# [WRITTEN PROBLEM]
Pull out every line of the material below that contains the word "depicted", matching case exactly.

Spatial reasoning records
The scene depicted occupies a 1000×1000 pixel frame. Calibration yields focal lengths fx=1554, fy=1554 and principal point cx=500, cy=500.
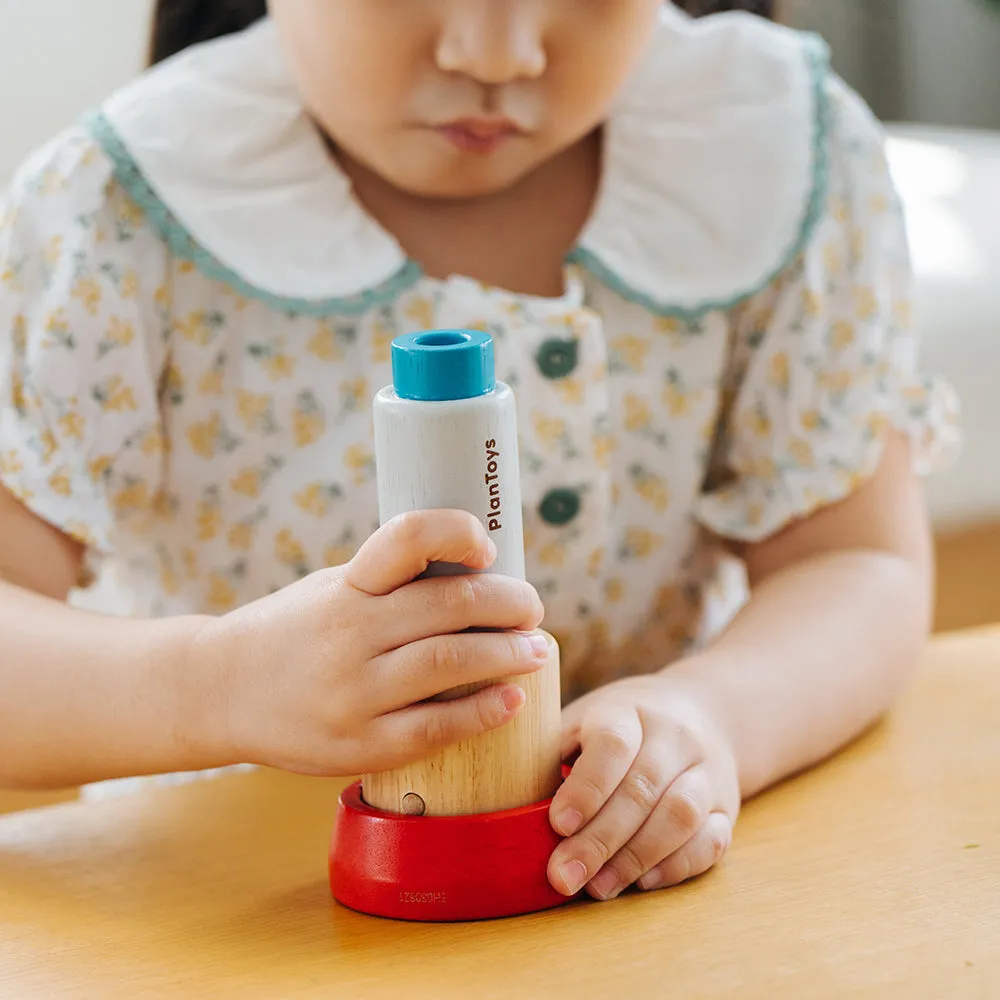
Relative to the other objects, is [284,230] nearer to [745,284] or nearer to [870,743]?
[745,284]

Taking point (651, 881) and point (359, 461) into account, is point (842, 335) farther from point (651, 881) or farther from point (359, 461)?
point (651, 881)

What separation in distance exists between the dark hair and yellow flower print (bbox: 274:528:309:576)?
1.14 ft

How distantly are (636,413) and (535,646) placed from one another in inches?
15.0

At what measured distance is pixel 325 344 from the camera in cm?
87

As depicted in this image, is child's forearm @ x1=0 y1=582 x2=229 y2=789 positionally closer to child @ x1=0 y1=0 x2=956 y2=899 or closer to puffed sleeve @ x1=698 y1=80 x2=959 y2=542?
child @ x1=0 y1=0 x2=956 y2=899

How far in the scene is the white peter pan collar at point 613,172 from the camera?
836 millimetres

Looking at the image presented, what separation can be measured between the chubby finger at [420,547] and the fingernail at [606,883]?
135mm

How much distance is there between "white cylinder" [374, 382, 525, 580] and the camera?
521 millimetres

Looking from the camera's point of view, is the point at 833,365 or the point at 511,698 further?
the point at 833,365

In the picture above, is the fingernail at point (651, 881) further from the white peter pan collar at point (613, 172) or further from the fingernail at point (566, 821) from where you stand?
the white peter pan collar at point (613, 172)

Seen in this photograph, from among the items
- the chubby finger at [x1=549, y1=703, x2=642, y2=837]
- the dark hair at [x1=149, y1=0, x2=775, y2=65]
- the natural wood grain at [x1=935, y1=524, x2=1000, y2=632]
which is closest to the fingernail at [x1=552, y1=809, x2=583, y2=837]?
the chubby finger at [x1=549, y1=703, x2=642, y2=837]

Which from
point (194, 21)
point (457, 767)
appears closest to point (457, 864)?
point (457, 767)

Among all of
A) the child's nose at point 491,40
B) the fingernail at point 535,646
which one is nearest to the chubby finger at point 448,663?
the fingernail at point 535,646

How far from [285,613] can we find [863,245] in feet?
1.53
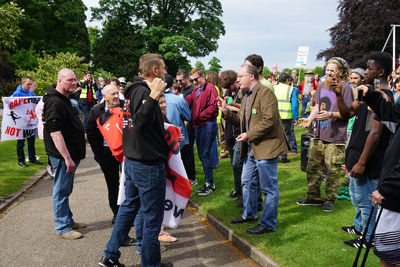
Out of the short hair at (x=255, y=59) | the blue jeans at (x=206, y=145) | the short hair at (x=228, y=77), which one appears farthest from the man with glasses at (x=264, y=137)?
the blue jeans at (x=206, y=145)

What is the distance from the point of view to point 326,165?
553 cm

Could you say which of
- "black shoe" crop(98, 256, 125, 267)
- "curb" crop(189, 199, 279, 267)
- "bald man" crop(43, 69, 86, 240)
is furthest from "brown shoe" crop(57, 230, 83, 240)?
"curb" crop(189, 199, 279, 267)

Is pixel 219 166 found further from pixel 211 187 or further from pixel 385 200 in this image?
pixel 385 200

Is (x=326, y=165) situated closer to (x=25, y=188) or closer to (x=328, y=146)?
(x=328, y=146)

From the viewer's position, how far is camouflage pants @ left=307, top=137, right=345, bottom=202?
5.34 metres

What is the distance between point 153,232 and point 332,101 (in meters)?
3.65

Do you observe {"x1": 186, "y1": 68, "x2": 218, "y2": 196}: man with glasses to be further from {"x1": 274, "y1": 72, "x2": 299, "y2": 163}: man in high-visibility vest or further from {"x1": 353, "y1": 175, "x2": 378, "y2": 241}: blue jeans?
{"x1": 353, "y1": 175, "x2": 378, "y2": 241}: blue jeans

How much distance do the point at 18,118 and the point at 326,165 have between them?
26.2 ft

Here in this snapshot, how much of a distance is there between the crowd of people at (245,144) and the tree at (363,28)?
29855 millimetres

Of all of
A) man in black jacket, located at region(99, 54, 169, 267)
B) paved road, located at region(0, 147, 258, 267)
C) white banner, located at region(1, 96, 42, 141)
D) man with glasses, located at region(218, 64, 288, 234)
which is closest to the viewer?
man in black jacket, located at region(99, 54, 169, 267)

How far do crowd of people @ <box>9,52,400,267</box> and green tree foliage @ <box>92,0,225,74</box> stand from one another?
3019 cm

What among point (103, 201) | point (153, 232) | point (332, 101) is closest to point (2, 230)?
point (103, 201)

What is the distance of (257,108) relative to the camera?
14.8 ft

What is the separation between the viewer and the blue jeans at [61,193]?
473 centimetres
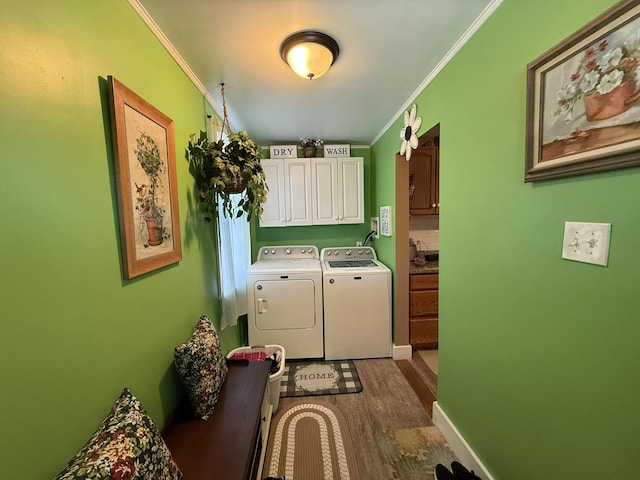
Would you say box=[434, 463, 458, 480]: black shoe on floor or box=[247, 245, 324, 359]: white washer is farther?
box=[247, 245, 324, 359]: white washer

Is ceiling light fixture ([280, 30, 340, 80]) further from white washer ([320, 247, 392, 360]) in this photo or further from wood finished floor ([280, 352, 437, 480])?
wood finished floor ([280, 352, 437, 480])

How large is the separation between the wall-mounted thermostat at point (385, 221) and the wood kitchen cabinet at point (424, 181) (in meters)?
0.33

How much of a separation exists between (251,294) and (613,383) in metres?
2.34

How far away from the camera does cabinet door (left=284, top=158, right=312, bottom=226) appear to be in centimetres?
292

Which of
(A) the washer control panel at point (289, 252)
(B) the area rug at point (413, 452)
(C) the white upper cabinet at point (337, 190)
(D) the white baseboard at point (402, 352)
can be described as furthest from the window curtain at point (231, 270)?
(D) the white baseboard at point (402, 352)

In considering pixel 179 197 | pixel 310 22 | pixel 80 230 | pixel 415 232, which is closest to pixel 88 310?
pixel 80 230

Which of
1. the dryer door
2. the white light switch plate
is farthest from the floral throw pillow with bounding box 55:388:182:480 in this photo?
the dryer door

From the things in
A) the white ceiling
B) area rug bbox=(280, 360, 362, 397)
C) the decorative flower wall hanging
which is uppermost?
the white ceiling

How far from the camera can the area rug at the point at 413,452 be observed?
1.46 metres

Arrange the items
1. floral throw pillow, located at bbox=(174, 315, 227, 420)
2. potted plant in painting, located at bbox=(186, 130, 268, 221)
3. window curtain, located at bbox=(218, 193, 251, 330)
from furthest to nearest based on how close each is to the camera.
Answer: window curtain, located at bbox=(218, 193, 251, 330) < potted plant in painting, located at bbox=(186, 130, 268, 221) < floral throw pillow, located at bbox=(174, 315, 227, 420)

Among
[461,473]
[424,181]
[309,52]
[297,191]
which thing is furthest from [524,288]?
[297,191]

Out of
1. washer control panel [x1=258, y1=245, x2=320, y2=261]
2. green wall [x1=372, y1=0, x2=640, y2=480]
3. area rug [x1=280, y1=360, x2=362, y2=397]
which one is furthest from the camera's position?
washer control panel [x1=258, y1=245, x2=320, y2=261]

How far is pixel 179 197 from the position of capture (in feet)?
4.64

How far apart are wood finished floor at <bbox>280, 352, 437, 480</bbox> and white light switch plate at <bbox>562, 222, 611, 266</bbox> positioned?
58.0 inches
--
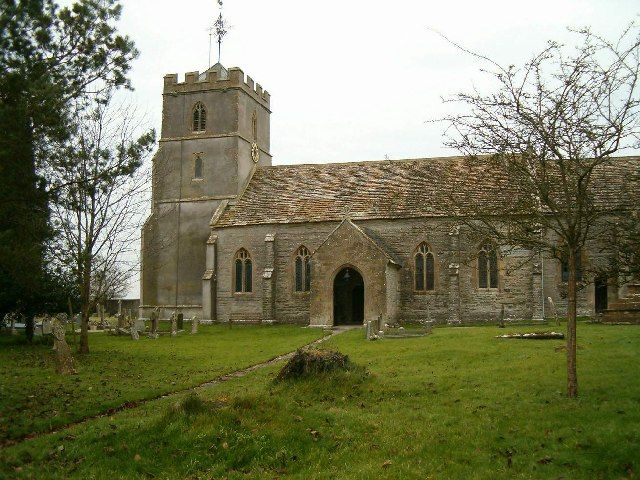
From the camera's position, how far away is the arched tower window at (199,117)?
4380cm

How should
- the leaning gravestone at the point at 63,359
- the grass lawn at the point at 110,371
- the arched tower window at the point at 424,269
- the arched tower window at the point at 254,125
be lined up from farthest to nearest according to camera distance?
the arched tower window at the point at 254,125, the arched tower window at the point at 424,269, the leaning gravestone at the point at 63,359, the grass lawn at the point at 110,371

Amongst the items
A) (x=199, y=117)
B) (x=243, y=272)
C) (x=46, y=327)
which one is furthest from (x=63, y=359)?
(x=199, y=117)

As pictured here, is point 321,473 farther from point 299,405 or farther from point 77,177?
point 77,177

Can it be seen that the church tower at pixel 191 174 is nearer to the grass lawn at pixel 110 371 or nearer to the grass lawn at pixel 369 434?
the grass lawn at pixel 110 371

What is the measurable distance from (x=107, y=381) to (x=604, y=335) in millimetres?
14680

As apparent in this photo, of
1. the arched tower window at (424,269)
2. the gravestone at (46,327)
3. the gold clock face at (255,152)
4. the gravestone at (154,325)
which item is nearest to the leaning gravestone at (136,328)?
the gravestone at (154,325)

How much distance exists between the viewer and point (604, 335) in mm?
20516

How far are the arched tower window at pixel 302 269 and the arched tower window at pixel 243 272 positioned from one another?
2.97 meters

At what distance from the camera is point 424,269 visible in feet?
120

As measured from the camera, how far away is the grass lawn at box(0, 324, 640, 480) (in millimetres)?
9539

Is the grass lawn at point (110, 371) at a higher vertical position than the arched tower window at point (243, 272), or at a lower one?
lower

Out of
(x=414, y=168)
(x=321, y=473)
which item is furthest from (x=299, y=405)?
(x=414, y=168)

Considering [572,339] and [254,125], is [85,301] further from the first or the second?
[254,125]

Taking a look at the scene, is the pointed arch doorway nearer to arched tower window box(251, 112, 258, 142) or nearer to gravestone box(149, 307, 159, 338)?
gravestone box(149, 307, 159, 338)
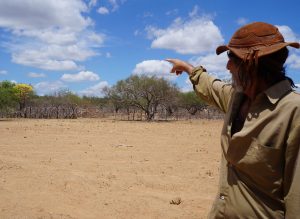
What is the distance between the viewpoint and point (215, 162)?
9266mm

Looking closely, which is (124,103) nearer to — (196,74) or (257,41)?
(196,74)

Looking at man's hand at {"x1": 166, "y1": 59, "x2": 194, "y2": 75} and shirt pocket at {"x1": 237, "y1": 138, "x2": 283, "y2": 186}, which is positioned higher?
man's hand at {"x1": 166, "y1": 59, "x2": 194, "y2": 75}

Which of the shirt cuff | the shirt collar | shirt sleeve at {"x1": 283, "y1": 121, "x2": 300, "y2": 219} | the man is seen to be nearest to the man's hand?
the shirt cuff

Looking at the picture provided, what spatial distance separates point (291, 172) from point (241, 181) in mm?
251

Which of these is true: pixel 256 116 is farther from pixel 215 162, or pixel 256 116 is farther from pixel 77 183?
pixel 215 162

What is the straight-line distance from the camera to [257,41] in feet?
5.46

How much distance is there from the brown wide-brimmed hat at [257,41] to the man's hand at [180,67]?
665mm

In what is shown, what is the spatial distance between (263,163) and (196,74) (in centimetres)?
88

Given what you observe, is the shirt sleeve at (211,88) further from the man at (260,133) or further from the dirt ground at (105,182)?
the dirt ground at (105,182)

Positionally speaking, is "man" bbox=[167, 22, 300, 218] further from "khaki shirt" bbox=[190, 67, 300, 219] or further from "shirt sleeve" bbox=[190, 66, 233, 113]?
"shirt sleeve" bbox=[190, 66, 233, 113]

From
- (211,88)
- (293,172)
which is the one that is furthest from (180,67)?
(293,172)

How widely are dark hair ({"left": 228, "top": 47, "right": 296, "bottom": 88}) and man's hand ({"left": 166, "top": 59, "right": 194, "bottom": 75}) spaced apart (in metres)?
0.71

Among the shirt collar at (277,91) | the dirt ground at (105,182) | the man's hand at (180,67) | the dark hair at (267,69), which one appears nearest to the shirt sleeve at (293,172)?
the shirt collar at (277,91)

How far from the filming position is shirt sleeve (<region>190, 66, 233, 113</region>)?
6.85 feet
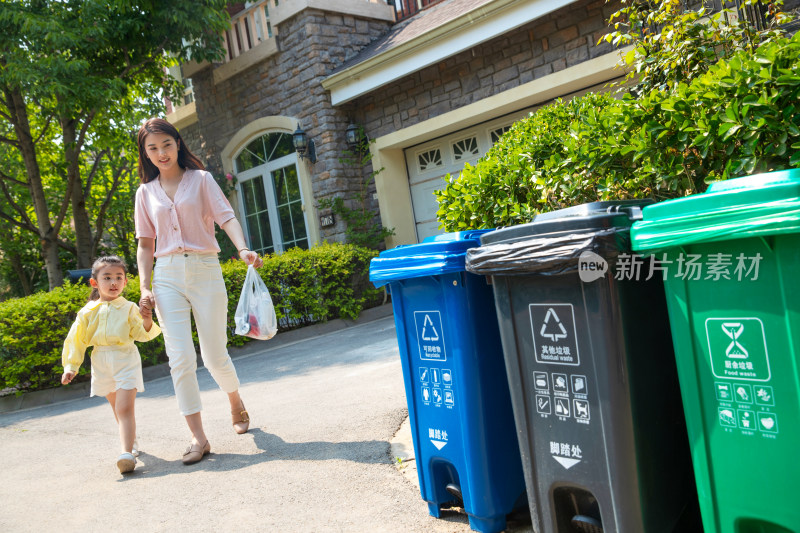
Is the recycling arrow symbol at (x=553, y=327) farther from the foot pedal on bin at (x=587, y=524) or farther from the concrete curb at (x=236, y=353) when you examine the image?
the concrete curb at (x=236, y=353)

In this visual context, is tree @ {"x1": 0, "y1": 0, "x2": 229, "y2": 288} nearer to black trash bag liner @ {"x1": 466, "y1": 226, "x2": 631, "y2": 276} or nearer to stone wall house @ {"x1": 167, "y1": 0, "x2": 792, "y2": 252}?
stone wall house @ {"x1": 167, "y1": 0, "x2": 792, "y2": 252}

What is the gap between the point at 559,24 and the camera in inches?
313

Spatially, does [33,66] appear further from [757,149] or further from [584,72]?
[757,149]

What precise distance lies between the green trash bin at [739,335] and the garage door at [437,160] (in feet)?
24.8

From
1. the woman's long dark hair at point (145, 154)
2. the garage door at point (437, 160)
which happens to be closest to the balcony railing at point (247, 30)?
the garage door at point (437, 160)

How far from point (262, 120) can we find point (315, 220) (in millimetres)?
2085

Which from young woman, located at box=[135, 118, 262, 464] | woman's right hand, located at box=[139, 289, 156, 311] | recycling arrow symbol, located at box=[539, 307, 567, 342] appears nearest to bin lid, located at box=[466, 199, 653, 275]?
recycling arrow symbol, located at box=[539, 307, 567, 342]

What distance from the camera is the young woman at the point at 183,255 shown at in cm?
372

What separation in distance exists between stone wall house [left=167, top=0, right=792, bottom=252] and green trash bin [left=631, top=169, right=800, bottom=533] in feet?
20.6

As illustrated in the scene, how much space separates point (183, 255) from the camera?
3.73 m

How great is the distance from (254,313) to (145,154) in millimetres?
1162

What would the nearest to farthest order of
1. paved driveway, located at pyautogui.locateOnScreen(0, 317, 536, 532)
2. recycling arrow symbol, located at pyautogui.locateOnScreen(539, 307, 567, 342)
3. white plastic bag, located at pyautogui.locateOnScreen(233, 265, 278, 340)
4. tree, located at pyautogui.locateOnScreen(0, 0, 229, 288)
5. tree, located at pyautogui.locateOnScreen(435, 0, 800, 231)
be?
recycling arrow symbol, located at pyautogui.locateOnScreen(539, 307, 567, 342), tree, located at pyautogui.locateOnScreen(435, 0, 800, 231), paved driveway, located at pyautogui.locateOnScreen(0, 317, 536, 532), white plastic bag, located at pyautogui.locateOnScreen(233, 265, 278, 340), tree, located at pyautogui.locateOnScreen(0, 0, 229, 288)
...
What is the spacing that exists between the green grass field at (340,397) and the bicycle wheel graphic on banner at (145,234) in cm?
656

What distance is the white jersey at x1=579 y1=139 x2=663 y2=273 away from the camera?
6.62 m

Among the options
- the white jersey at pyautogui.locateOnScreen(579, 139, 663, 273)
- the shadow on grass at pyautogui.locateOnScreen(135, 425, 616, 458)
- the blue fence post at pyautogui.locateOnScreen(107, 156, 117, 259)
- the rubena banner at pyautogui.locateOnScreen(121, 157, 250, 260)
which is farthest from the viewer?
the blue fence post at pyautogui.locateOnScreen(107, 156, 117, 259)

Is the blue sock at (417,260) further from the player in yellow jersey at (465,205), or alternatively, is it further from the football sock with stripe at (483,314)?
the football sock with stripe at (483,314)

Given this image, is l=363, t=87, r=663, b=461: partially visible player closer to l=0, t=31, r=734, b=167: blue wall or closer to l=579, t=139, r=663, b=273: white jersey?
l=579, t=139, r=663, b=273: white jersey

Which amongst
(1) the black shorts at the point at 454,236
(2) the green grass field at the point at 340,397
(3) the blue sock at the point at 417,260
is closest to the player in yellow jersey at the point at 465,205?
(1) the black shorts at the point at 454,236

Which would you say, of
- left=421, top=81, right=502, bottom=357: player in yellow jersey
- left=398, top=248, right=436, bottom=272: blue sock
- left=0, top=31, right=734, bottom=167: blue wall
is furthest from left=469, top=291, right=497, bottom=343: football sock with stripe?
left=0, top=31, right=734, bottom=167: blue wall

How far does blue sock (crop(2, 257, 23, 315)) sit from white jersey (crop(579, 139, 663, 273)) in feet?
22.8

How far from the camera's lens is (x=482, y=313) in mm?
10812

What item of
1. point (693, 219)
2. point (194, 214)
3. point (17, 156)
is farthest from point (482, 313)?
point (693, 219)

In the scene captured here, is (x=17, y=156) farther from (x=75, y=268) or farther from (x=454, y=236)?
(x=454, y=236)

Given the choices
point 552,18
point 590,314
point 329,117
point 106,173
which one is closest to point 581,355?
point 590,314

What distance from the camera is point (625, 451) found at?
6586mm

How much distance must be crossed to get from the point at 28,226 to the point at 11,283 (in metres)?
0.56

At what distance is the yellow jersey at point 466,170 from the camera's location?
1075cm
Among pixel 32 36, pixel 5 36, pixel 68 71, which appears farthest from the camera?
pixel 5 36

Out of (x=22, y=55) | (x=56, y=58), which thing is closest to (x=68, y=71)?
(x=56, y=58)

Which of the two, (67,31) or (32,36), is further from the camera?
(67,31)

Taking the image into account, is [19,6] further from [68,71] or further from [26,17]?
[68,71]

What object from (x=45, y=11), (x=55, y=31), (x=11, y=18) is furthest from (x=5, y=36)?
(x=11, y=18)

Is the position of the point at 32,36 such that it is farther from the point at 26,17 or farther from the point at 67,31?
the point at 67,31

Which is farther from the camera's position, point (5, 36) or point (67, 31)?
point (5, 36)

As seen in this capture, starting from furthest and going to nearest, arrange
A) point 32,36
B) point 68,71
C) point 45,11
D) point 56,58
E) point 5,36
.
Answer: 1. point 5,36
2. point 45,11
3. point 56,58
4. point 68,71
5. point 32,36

# [RESULT]
The scene depicted occupies a 1000×1000 pixel frame. Calibration yields focal lengths fx=1554, fy=1554 and principal point cx=500, cy=500.
As depicted in this image, is child's forearm @ x1=0 y1=582 x2=229 y2=789 positionally closer to child @ x1=0 y1=0 x2=956 y2=899 or closer to puffed sleeve @ x1=698 y1=80 x2=959 y2=542?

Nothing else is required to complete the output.